Progetto di prevenzione alla scuola secondaria di primo grado di Treia con LUBE Academy
La scuola secondaria di primo grado di Treia sta portando avanti un importante progetto di prevenzione in collaborazione anche con LUBE Academy, coinvolgendo attivamente studenti, famiglie e docenti.

Nel corso dell’anno scolastico sono state affrontate numerose tematiche di grande attualità e rilevanza educativa, tra cui tossicodipendenze, alcol, bullismo, legalità, fair play e rispetto delle regole, uso dei cellulari e dei social network, alimentazione e salute.

Il percorso si è arricchito grazie al contributo di qualificati interlocutori istituzionali e professionisti: Comune di Treia, Guardia di Finanza, Polizia di Stato, Carabinieri, Polizia locale, avv. Giuseppe Bommarito, associazione HELP, dott.ssa Daniela Zepponi e dott.ssa Cristina Marcucci, dott. Luciano Caraceni, tecnico Federico Giunti, arbitro Juan Luca Sacchi, scrittore Andrea Franzoso, attore e regista Simone Riccioni, comunità Papa Giovanni XXIII e AST di Macerata, comunità di San Patrignano, Università di Macerata e Chieti con la prof.ssa Alessandra Fermani, Rotary club di Tolentino.
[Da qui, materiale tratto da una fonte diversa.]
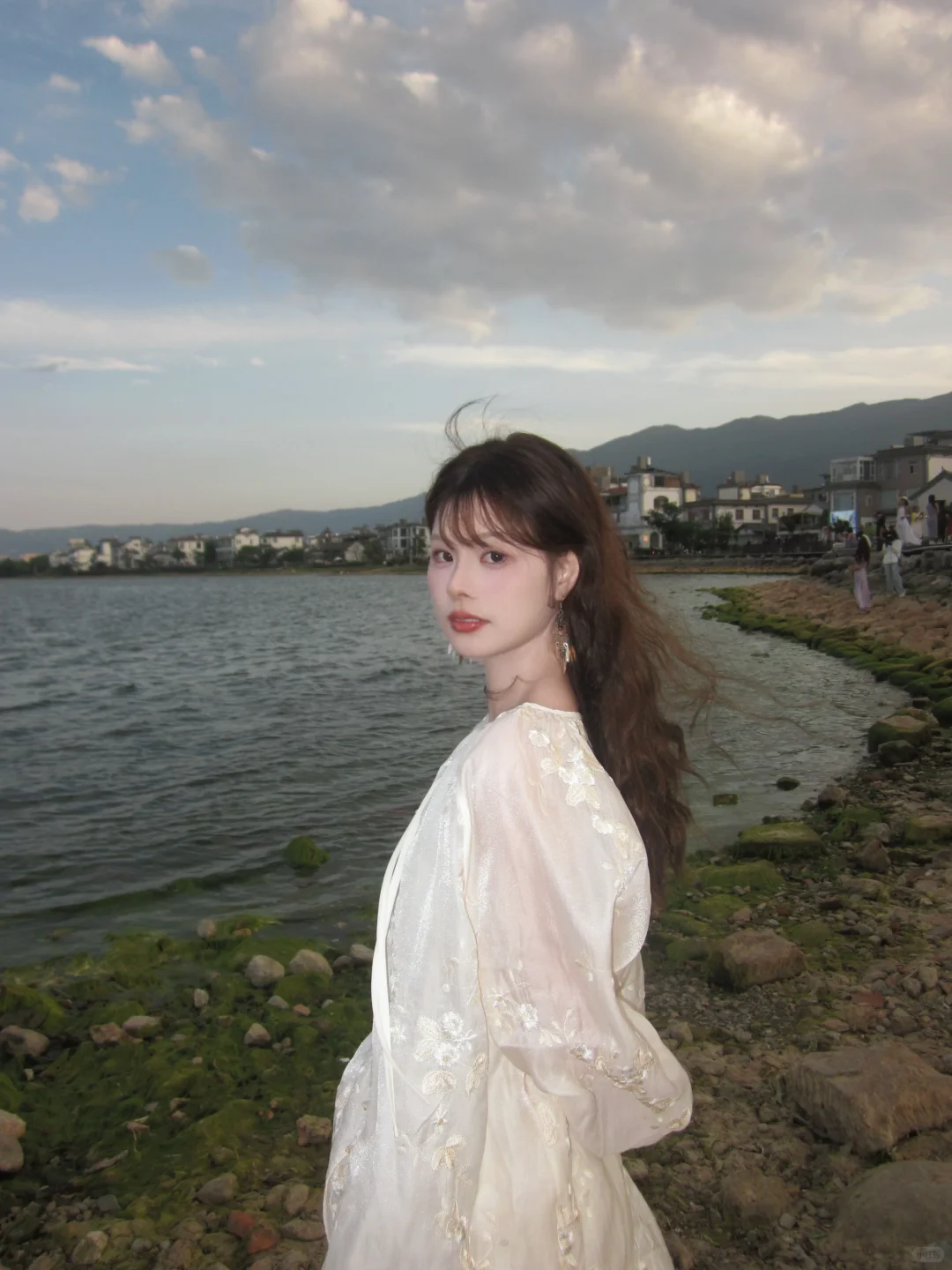 一眼沦陷|新中式国风刺绣白裙，温柔白月光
Determinante è stato il sostegno di LUBE Academy, che ha permesso di sviluppare una significativa sinergia con la comunità di recupero di San Patrignano. Grazie a questo contributo, gli studenti e le studentesse hanno avuto l’opportunità di visitare la comunità di Rimini e di partecipare a un workshop presso la sede LUBE Academy di Passo di Treia.

Il presidente di LUBE Academy, dott. Samuele Bartoloni:
“Gli incontri con la comunità di San Patrignano hanno rappresentato un momento pienamente coerente con la visione e gli obiettivi dell’Academy. L’iniziativa si inserisce in un percorso che, oltre a promuovere aspetti socio-educativi e inclusivi, pone al centro la prevenzione come strumento fondamentale per garantire il benessere dei giovani e delle loro famiglie. In questo contesto, la scuola si conferma un punto di riferimento essenziale. La collaborazione con l’Istituto Paladini rappresenta un contributo determinante per il raggiungimento di tali obiettivi, rafforzando un’alleanza educativa concreta ed efficace”.
La dirigente scolastica Silvia Mascia Paolo ha aggiunto:
“L’età della prima esperienza con le droghe si abbassa sempre più, come evidenziato dagli osservatori. La scuola ha il dovere di intervenire, fornendo ai ragazzi e alle ragazze strumenti concreti per comprendere i gravi rischi legati all’uso di stupefacenti. Gli incontri con gli operatori della comunità di San Patrignano vanno esattamente in questa direzione”.